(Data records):

<<<<

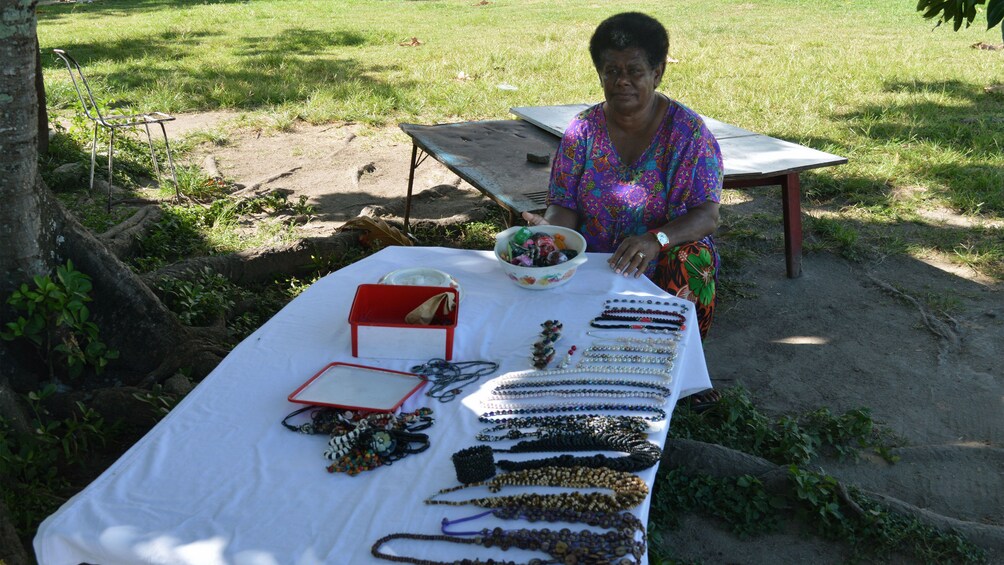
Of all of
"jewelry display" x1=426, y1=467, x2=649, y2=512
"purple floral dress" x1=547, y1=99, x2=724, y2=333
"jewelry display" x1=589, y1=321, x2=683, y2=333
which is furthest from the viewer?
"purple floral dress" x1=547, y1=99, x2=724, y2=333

>>>>

(Task brief): Copy every line of the items above word for word, without the pictures.

(Solution to the problem):
Of all of
"jewelry display" x1=426, y1=467, x2=649, y2=512
"purple floral dress" x1=547, y1=99, x2=724, y2=333
"jewelry display" x1=589, y1=321, x2=683, y2=333
which is furthest from the viewer?
"purple floral dress" x1=547, y1=99, x2=724, y2=333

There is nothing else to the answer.